Metadata-Version: 2.4
Name: geg-metrics
Version: 0.2.0
Summary: Graph drawing metrics and GEG parser
Project-URL: Homepage, https://gavjmooney.com/geg
Author: Gavin J. Mooney
License: MIT
Requires-Python: >=3.9
Requires-Dist: networkx>=2.8
Requires-Dist: numpy>=1.23
Requires-Dist: scikit-learn>=1.1
Requires-Dist: scipy>=1.9
Requires-Dist: svgpathtools>=1.6.1
Provides-Extra: dev
Requires-Dist: pytest>=7.0; extra == 'dev'
Description-Content-Type: text/markdown

# GEG — Graph drawing metrics and I/O

**GEG Encodes Graphs.** GEG is a JSON-based file format for storing graph
*drawings* — not just the topology, but the coordinates of every node and the
full SVG-path geometry of every edge. The GEG package is useful for graph
drawing researchers who wish to evaluate the aesthetic/readability quality of
their drawings, particularly for comparing large sets of drawings across
different graph sizes/structures and layout algorithms/scales.

GEG is developed and maintained by Gavin J. Mooney. (https://www.gavjmooney.com).

This package contains:

- a reader/writer for the GEG format,
- converters to/from GML and GraphML,
- an SVG renderer,
- wrappers for NetworkX topological measures plus additional properties,
- and implementations of normalised, scale-invariant readability metrics applicable to both straight-line drawings and those with complex edge geometries (e.g. curves, bends, polylines).

Distribution name on PyPI is `geg-metrics`; the import name is `geg`.

```python
>>> import geg
>>> G = geg.read_geg("example.geg")
>>> geg.aspect_ratio(G)
0.84
>>> geg.edge_crossings(G)
1.0
```

The metric set follows:

Gavin J. Mooney, Tim Hegemann, Alexander Wolff, Michael Wybrow, and Helen C. Purchase. Universal Quality Metrics for Graph Drawings: Which Graphs Excite Us Most?. In 33rd International Symposium on Graph Drawing and Network Visualization (GD 2025). Leibniz International Proceedings in Informatics (LIPIcs), Volume 357, pp. 30:1-30:20, Schloss Dagstuhl – Leibniz-Zentrum für Informatik (2025) https://doi.org/10.4230/LIPIcs.GD.2025.30

Every metric returns a float in **[0, 1]**, with **1 = best**. Every metric
accepts any input drawing — straight, polyline, or curved edges — and dispatches
on the geometry internally; there is one function per metric.
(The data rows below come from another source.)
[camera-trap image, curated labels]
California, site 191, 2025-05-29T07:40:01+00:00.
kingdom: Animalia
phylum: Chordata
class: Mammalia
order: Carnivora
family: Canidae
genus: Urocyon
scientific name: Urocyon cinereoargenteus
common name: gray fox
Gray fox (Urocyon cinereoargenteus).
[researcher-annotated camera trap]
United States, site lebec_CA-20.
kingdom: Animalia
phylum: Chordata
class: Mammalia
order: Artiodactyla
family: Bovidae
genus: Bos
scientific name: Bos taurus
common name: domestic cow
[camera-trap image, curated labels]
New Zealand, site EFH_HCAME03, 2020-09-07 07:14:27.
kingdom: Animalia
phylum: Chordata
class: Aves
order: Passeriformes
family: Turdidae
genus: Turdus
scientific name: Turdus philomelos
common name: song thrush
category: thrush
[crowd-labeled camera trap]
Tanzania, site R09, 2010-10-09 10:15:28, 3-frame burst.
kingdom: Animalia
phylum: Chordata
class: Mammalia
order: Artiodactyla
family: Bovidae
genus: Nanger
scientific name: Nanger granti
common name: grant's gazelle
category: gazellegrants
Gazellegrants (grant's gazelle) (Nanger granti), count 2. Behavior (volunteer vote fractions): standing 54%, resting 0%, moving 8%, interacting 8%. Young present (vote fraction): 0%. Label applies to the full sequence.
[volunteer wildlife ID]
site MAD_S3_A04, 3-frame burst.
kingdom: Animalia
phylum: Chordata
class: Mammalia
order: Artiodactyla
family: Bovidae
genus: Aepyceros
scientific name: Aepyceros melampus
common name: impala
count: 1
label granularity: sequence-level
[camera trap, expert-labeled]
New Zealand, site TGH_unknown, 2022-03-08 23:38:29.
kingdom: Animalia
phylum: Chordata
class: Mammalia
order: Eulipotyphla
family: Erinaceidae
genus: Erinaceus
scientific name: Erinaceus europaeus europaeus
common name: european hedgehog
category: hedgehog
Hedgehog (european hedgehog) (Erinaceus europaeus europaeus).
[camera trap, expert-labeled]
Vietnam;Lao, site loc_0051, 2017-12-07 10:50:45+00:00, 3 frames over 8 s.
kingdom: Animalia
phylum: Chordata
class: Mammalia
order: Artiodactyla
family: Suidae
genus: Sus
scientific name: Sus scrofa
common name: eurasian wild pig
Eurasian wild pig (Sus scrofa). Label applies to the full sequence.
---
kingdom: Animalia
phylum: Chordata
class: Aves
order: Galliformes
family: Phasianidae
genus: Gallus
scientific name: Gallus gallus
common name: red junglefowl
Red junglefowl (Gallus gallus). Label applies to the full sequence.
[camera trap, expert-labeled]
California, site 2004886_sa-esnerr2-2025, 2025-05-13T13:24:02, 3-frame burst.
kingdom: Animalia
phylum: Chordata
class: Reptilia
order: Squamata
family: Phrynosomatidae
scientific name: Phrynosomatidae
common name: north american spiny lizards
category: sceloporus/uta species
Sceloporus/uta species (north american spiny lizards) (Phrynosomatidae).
Note: as of version 0.2.0, some metric values have shifted slightly from those presented in the paper above as a consequence of changes to the adaptive sampling of curves. The distributions remain comparable.

## Installation

Requires Python ≥ 3.9.

```bash
pip install geg-metrics
```

Runtime dependencies: `networkx`, `numpy`, `scipy`, `scikit-learn`, `svgpathtools`.

## Quickstart

```python
import geg

G = geg.read_geg("example.geg")
print("Aspect ratio      :", geg.aspect_ratio(G))
print("Angular resolution:", geg.angular_resolution(G))
print("Edge crossings    :", geg.edge_crossings(G))
```

GEG files load into a `networkx.Graph` with per-node `x` / `y` attributes and
per-edge `path` / `polyline` attributes; any NetworkX operation that ignores
unknown node/edge data works as expected.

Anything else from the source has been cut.